* **WORK REQUEST**
Each line below needs to be duplicated without alteration.

+---+

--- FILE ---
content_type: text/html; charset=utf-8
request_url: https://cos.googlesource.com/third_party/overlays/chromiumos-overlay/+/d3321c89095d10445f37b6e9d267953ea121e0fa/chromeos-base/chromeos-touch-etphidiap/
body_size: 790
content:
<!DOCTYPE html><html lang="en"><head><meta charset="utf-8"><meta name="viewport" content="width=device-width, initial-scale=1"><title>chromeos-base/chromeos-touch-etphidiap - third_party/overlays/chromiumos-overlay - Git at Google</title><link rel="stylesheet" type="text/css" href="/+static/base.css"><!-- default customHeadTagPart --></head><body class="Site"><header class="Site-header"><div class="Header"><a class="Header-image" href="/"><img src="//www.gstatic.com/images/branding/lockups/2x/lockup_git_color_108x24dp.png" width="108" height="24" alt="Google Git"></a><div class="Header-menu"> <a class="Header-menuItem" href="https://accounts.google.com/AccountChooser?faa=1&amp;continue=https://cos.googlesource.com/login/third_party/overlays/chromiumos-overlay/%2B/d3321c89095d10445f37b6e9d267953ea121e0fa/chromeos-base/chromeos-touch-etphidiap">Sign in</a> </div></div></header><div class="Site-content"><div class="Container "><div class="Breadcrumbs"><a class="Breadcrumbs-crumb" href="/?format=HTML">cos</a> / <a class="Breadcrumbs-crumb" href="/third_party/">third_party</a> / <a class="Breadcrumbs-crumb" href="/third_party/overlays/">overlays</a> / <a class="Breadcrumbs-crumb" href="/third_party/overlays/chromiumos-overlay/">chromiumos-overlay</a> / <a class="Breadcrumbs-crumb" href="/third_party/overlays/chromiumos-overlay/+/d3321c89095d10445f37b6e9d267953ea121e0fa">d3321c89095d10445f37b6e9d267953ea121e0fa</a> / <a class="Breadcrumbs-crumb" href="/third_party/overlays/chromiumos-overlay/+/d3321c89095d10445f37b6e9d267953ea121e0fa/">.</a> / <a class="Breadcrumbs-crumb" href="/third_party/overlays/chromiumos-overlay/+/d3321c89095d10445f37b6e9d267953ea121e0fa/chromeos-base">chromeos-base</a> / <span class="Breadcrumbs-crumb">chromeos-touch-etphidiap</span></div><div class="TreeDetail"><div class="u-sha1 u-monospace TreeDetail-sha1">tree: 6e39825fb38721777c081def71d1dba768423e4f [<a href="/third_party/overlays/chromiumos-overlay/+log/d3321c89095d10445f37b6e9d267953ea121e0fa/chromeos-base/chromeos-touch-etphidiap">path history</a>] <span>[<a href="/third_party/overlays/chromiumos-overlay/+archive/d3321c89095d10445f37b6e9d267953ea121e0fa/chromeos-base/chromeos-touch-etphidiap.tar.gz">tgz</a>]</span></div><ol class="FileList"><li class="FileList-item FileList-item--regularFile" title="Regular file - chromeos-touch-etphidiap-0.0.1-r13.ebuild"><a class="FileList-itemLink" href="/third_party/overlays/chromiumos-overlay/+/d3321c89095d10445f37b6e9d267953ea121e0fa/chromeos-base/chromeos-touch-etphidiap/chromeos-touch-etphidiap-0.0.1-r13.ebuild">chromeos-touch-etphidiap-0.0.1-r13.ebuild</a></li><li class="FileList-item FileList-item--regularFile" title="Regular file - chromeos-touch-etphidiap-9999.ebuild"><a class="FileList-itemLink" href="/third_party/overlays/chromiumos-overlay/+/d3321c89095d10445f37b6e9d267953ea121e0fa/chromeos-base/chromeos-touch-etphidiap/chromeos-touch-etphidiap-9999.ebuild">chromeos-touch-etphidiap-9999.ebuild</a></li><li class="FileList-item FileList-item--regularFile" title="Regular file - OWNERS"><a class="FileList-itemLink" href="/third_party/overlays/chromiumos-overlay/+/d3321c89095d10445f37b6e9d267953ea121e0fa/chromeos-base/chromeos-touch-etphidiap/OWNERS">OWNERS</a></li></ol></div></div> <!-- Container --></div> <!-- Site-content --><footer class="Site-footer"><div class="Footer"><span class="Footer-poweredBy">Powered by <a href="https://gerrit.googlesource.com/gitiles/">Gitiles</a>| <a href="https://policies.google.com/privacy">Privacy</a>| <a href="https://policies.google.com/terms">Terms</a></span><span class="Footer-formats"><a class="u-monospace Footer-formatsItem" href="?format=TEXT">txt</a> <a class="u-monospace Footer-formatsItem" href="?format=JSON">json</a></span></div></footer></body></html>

+---+

* **RESPONSE AREA**
--- FILE ---
content_type: text/html; charset=utf-8
request_url: https://cos.googlesource.com/third_party/overlays/chromiumos-overlay/+/d3321c89095d10445f37b6e9d267953ea121e0fa/chromeos-base/chromeos-touch-etphidiap/
body_size: 790
content:
<!DOCTYPE html><html lang="en"><head><meta charset="utf-8"><meta name="viewport" content="width=device-width, initial-scale=1"><title>chromeos-base/chromeos-touch-etphidiap - third_party/overlays/chromiumos-overlay - Git at Google</title><link rel="stylesheet" type="text/css" href="/+static/base.css"><!-- default customHeadTagPart --></head><body class="Site"><header class="Site-header"><div class="Header"><a class="Header-image" href="/"><img src="//www.gstatic.com/images/branding/lockups/2x/lockup_git_color_108x24dp.png" width="108" height="24" alt="Google Git"></a><div class="Header-menu"> <a class="Header-menuItem" href="https://accounts.google.com/AccountChooser?faa=1&amp;continue=https://cos.googlesource.com/login/third_party/overlays/chromiumos-overlay/%2B/d3321c89095d10445f37b6e9d267953ea121e0fa/chromeos-base/chromeos-touch-etphidiap">Sign in</a> </div></div></header><div class="Site-content"><div class="Container "><div class="Breadcrumbs"><a class="Breadcrumbs-crumb" href="/?format=HTML">cos</a> / <a class="Breadcrumbs-crumb" href="/third_party/">third_party</a> / <a class="Breadcrumbs-crumb" href="/third_party/overlays/">overlays</a> / <a class="Breadcrumbs-crumb" href="/third_party/overlays/chromiumos-overlay/">chromiumos-overlay</a> / <a class="Breadcrumbs-crumb" href="/third_party/overlays/chromiumos-overlay/+/d3321c89095d10445f37b6e9d267953ea121e0fa">d3321c89095d10445f37b6e9d267953ea121e0fa</a> / <a class="Breadcrumbs-crumb" href="/third_party/overlays/chromiumos-overlay/+/d3321c89095d10445f37b6e9d267953ea121e0fa/">.</a> / <a class="Breadcrumbs-crumb" href="/third_party/overlays/chromiumos-overlay/+/d3321c89095d10445f37b6e9d267953ea121e0fa/chromeos-base">chromeos-base</a> / <span class="Breadcrumbs-crumb">chromeos-touch-etphidiap</span></div><div class="TreeDetail"><div class="u-sha1 u-monospace TreeDetail-sha1">tree: 6e39825fb38721777c081def71d1dba768423e4f [<a href="/third_party/overlays/chromiumos-overlay/+log/d3321c89095d10445f37b6e9d267953ea121e0fa/chromeos-base/chromeos-touch-etphidiap">path history</a>] <span>[<a href="/third_party/overlays/chromiumos-overlay/+archive/d3321c89095d10445f37b6e9d267953ea121e0fa/chromeos-base/chromeos-touch-etphidiap.tar.gz">tgz</a>]</span></div><ol class="FileList"><li class="FileList-item FileList-item--regularFile" title="Regular file - chromeos-touch-etphidiap-0.0.1-r13.ebuild"><a class="FileList-itemLink" href="/third_party/overlays/chromiumos-overlay/+/d3321c89095d10445f37b6e9d267953ea121e0fa/chromeos-base/chromeos-touch-etphidiap/chromeos-touch-etphidiap-0.0.1-r13.ebuild">chromeos-touch-etphidiap-0.0.1-r13.ebuild</a></li><li class="FileList-item FileList-item--regularFile" title="Regular file - chromeos-touch-etphidiap-9999.ebuild"><a class="FileList-itemLink" href="/third_party/overlays/chromiumos-overlay/+/d3321c89095d10445f37b6e9d267953ea121e0fa/chromeos-base/chromeos-touch-etphidiap/chromeos-touch-etphidiap-9999.ebuild">chromeos-touch-etphidiap-9999.ebuild</a></li><li class="FileList-item FileList-item--regularFile" title="Regular file - OWNERS"><a class="FileList-itemLink" href="/third_party/overlays/chromiumos-overlay/+/d3321c89095d10445f37b6e9d267953ea121e0fa/chromeos-base/chromeos-touch-etphidiap/OWNERS">OWNERS</a></li></ol></div></div> <!-- Container --></div> <!-- Site-content --><footer class="Site-footer"><div class="Footer"><span class="Footer-poweredBy">Powered by <a href="https://gerrit.googlesource.com/gitiles/">Gitiles</a>| <a href="https://policies.google.com/privacy">Privacy</a>| <a href="https://policies.google.com/terms">Terms</a></span><span class="Footer-formats"><a class="u-monospace Footer-formatsItem" href="?format=TEXT">txt</a> <a class="u-monospace Footer-formatsItem" href="?format=JSON">json</a></span></div></footer></body></html>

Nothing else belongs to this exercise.